## [EXERCISE GOAL]
Repeat all of the material below word for word, keeping every line unchanged.

»»

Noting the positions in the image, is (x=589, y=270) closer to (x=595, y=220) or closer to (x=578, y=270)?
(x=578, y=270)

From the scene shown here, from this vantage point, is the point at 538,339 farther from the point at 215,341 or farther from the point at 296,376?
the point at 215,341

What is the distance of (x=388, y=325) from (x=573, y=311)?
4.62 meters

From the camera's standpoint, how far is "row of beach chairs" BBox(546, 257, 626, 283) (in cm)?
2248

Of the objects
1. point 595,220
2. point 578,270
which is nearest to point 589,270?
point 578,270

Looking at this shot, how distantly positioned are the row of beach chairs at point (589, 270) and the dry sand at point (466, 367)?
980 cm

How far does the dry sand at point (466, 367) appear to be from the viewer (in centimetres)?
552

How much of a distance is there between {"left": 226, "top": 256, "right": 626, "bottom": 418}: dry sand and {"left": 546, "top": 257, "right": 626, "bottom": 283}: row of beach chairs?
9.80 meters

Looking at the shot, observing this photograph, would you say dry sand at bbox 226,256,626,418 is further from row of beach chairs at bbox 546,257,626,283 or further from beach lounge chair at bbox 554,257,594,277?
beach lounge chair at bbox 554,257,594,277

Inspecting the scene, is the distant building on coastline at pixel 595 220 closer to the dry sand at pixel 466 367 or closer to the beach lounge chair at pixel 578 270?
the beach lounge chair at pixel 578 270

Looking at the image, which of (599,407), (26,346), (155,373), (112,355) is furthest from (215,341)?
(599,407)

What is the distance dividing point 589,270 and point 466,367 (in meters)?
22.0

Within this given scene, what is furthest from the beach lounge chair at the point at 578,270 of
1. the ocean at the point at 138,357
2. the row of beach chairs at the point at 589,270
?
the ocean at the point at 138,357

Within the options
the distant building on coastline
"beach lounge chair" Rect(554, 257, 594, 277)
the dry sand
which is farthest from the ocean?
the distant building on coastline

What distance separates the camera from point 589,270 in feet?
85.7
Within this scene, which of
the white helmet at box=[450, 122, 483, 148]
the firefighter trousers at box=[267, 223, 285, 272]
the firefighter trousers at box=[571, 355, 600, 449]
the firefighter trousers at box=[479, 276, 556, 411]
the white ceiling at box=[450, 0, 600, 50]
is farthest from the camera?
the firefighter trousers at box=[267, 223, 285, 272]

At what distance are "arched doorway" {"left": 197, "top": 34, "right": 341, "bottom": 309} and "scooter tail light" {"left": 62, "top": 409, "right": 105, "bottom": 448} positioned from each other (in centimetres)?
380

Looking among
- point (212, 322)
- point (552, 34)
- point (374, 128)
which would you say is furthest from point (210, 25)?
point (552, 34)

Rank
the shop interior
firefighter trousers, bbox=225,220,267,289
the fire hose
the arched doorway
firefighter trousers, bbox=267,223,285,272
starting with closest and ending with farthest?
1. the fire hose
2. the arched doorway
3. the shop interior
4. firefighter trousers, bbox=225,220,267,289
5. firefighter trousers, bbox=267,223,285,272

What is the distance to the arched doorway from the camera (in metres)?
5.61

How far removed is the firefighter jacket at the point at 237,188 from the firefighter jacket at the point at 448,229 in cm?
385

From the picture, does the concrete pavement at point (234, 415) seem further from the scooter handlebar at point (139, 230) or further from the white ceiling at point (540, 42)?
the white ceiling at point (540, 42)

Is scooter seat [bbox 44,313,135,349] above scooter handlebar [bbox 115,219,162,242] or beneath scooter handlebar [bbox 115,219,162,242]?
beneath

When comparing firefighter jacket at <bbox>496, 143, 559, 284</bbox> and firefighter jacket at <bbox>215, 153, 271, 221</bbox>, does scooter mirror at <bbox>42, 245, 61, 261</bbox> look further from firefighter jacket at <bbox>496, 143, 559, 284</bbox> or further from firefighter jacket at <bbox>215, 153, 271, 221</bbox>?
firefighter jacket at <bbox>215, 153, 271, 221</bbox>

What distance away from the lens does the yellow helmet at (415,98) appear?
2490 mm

««

## [ANSWER FOR THE TASK]
Noting the positions in the image, is (x=589, y=270) closer to (x=595, y=220) or closer to (x=578, y=270)?
(x=578, y=270)

From the scene shown here, from this vantage point, is the point at 538,339 farther from the point at 215,341 or farther from the point at 296,376?
the point at 215,341

What is the distance of (x=388, y=325) from (x=573, y=311)?
4.62 meters

From the camera's standpoint, how far is "row of beach chairs" BBox(546, 257, 626, 283) (in cm)?
2248

Of the objects
1. point 595,220
2. point 578,270
which is nearest to point 589,270?
point 578,270

Looking at this shot, how distantly positioned are the row of beach chairs at point (589, 270) and the dry sand at point (466, 367)?
980 cm

How far does the dry sand at point (466, 367) appear to be from the viewer (in centimetres)?
552

How much of a distance is there between {"left": 226, "top": 256, "right": 626, "bottom": 418}: dry sand and {"left": 546, "top": 257, "right": 626, "bottom": 283}: row of beach chairs?
9.80 meters

Looking at the shot, observing this photograph, would you say dry sand at bbox 226,256,626,418 is further from row of beach chairs at bbox 546,257,626,283 or further from beach lounge chair at bbox 554,257,594,277?
beach lounge chair at bbox 554,257,594,277

Inspecting the scene, is the distant building on coastline at pixel 595 220 closer to the dry sand at pixel 466 367 or closer to the beach lounge chair at pixel 578 270?
the beach lounge chair at pixel 578 270

Looking at the image, which of (599,407), (26,346), (155,373), (112,355) is furthest from (215,341)?
(599,407)

What is the distance dividing point 589,270 and point 466,367 (in meters)?
22.0

Within this given scene, what is furthest from the beach lounge chair at the point at 578,270 of
1. the ocean at the point at 138,357
2. the row of beach chairs at the point at 589,270
?
the ocean at the point at 138,357

Within the options
the distant building on coastline
"beach lounge chair" Rect(554, 257, 594, 277)
the dry sand
which is farthest from the ocean?
the distant building on coastline

What distance separates the camera from point 589,270 in feet?
85.7
Within this scene, which of
the white helmet at box=[450, 122, 483, 148]
the firefighter trousers at box=[267, 223, 285, 272]
the firefighter trousers at box=[571, 355, 600, 449]
the firefighter trousers at box=[479, 276, 556, 411]
the white ceiling at box=[450, 0, 600, 50]
is farthest from the camera?
the firefighter trousers at box=[267, 223, 285, 272]

At what distance are "arched doorway" {"left": 197, "top": 34, "right": 341, "bottom": 309} and "scooter tail light" {"left": 62, "top": 409, "right": 105, "bottom": 448} positioned from each other (in centimetres)?
380

Looking among
- point (212, 322)
- point (552, 34)
- point (374, 128)
which would you say is furthest from point (210, 25)?
point (552, 34)

Rank
the shop interior
firefighter trousers, bbox=225,220,267,289
the fire hose
the arched doorway
firefighter trousers, bbox=267,223,285,272
starting with closest and ending with farthest?
1. the fire hose
2. the arched doorway
3. the shop interior
4. firefighter trousers, bbox=225,220,267,289
5. firefighter trousers, bbox=267,223,285,272

What is the distance to the arched doorway from the camera (in metres)?
5.61

How far removed is the firefighter jacket at the point at 237,188 from the firefighter jacket at the point at 448,229 in cm?
385

From the picture, does the concrete pavement at point (234, 415) seem further from the scooter handlebar at point (139, 230) or further from the white ceiling at point (540, 42)?
the white ceiling at point (540, 42)

Is scooter seat [bbox 44,313,135,349] above scooter handlebar [bbox 115,219,162,242] or beneath scooter handlebar [bbox 115,219,162,242]?
beneath

When comparing firefighter jacket at <bbox>496, 143, 559, 284</bbox> and firefighter jacket at <bbox>215, 153, 271, 221</bbox>, does scooter mirror at <bbox>42, 245, 61, 261</bbox> look further from firefighter jacket at <bbox>496, 143, 559, 284</bbox> or further from firefighter jacket at <bbox>215, 153, 271, 221</bbox>?
firefighter jacket at <bbox>215, 153, 271, 221</bbox>

What distance away from the lens does the yellow helmet at (415,98) appear?
2490 mm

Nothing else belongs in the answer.